Be warned, these deductions are explicit in their requirements. If customers, vendors or even friends are part of the guest list, then your party expenses can only be deducted at the usual 50% rate. So be mindful of the requirements and party on!

9. Employee Gifts, Awards and Bonus Payments

It won’t surprise anyone reading these that the expenses for employee recognition awards, bonuses or holiday gifts present a maize of stipulations that can get complex. That being said, you should always consult your tax professional before loading these expenses into your returns.

Business Gifts to Employees

Your business can deduct no more than $25 of a gift to any one person each year, including employees. See IRS Publication 463 for the details.

Gift Cards and Certificates for Employees


Gift certificates and the newer gift cards are for the most part taxable to employees because they can be converted to cash. There has been some discussion about whether small amount gift cards/certificates ($25 or less) could not subject to taxes because they are “de minimis” fringe benefits (a small amount) but the IRS has given no guidance on this, so it’s best to consult your tax advisor and to consider them taxable. If you give gift cards or gift certificates, you must withhold taxes from employee pay for these gifts or gross them up.

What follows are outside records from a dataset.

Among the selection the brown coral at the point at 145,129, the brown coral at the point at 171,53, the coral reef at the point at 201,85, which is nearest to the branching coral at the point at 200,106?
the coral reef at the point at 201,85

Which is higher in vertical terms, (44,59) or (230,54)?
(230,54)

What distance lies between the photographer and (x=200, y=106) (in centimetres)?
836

Bonuses to Owners and Employees

Bonuses for employers/owners are a legitimate business expense and can be deducted under certain circumstances. First, look at bonuses for owners/shareholders:

S Corporations can deduct bonuses for shareholders and owners, as long as they own their shares at the time the bonus is paid.

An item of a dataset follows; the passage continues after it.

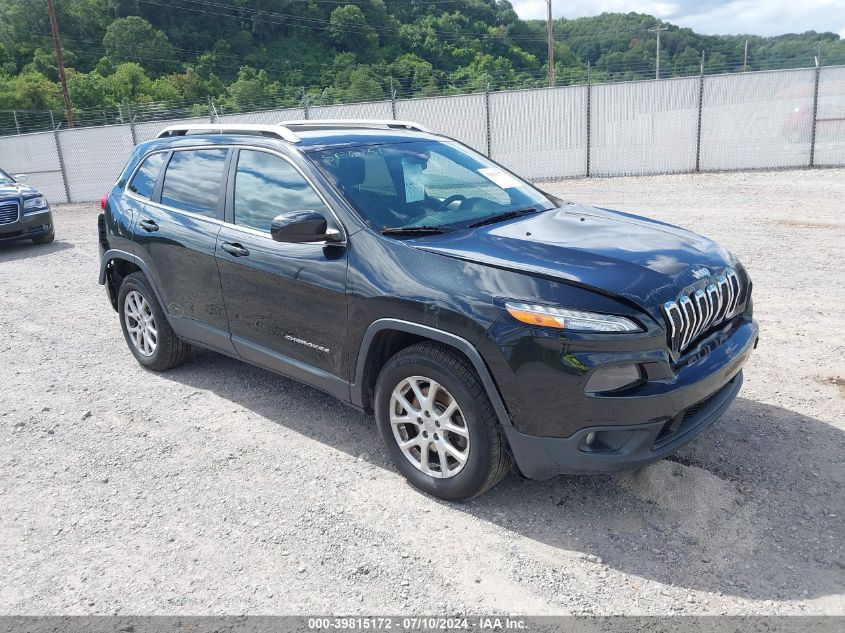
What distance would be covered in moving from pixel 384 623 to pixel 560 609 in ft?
2.30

C Corporations can only deduct bonuses for shareholders/owners who have a 50 percent or higher ownership at the time the bonus is paid.

For sole proprietorships, partnerships, and limited liability companies (LLCs), bonuses are not deductible business expenses because the owners/ partners/members are considered by the IRS to be self-employed. This is one situation in which having a corporation and being an employee of that corporation might result in more tax deductions.

Bonuses to employees are considered income and are taxable to the employee. You must withhold income taxes and FICA taxes on employee bonuses.
Complicated, right? Don’t go it alone.

10. Home Office Expense

You can deduct the cost of running your business from your home office. There is a new simplified deduction method for smaller offices. This article on home business office deductions explains how to calculate the deduction.

And, now for the fine print:

This post presents general information and is not intended to be tax or legal advice. Consult with your tax preparer before attempting to deduct business expenses.